__ASSIGNED TASK__
Transcribe the lines below exactly. No image belongs in the transcription.

__THE DATA__
::::

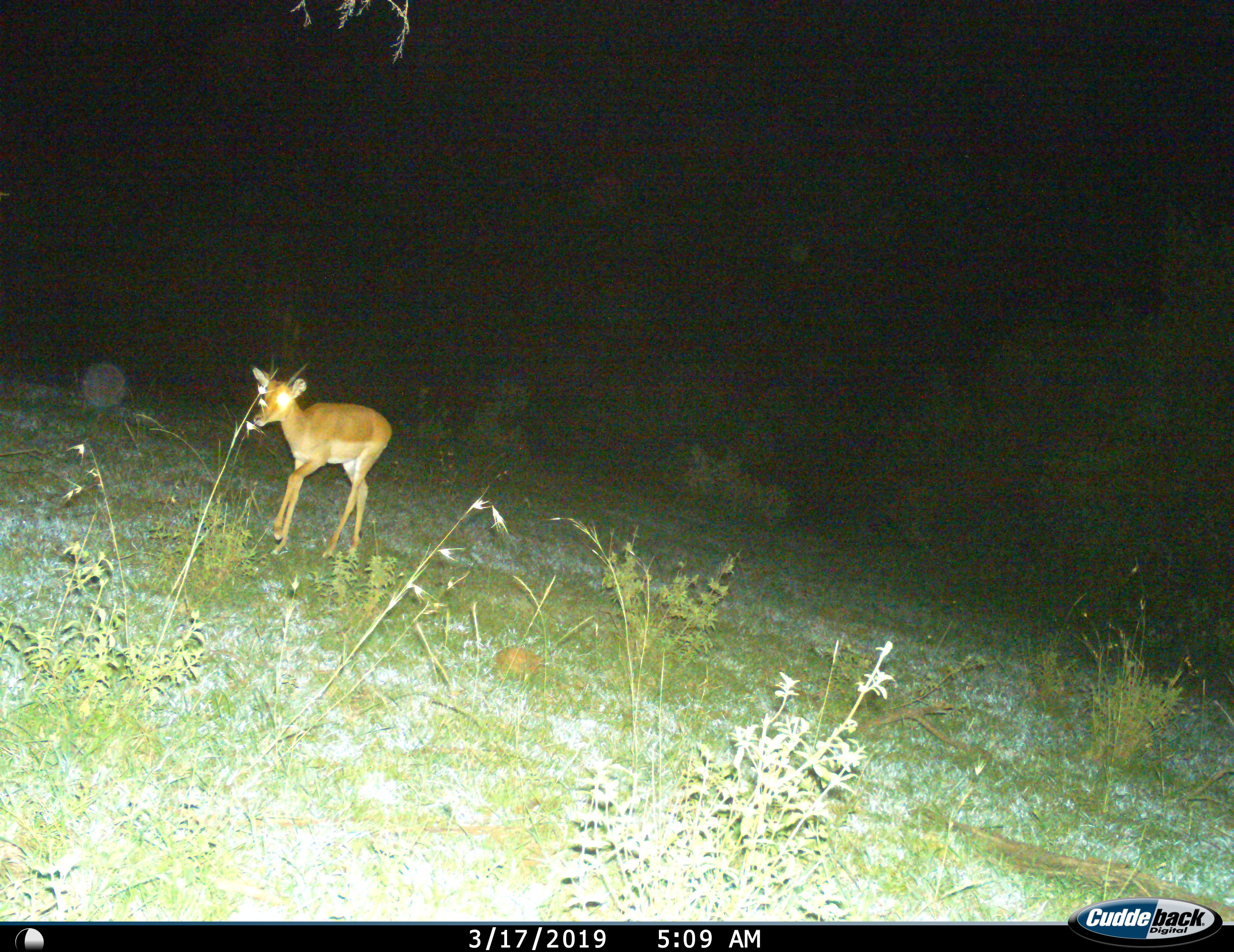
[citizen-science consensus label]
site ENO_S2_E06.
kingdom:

::::

__RESULT FOR THIS TASK__
[citizen-science consensus label]
site ENO_S2_E06.
kingdom:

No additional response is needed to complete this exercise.